-------- DATA SECTION

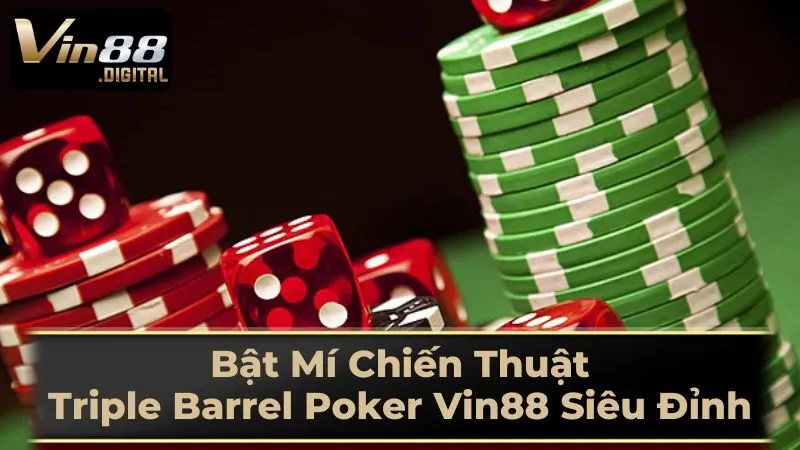 Triple Barrel Poker Là Gì?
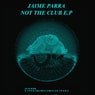 Not The Club E.P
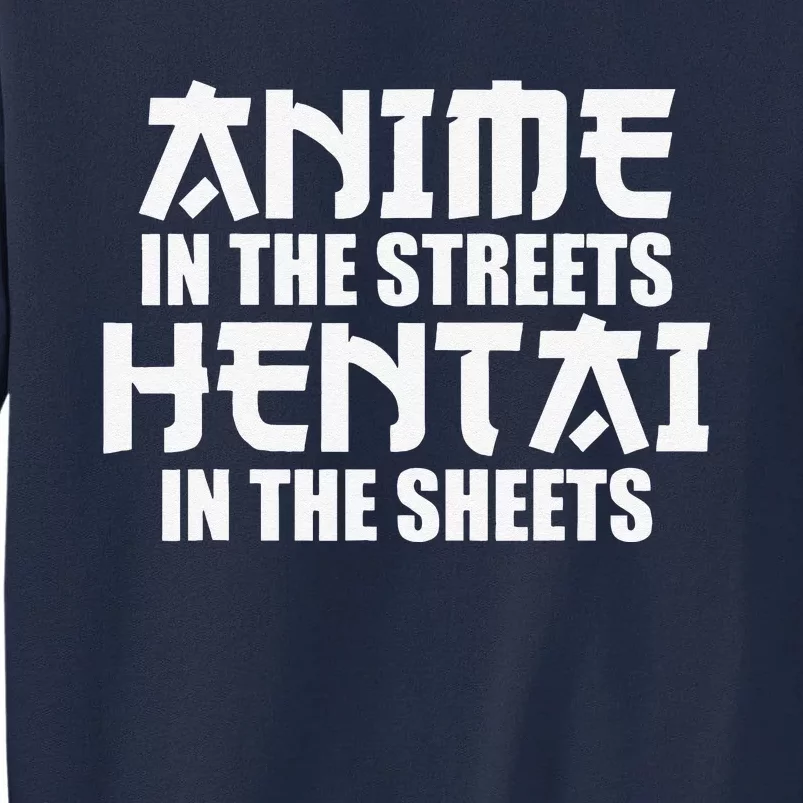 Anime In The Streets Hentai In The Sheets Tall Sweatshirt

----------------

• **WHAT THE EXERCISE ASKS**: Will you repeat the material above, but only from the line containing "Not The Club E.P" through its last line, exactly and without the pictures?

• **YOUR SOLUTION**:
 Not The Club E.P
 Anime In The Streets Hentai In The Sheets Tall Sweatshirt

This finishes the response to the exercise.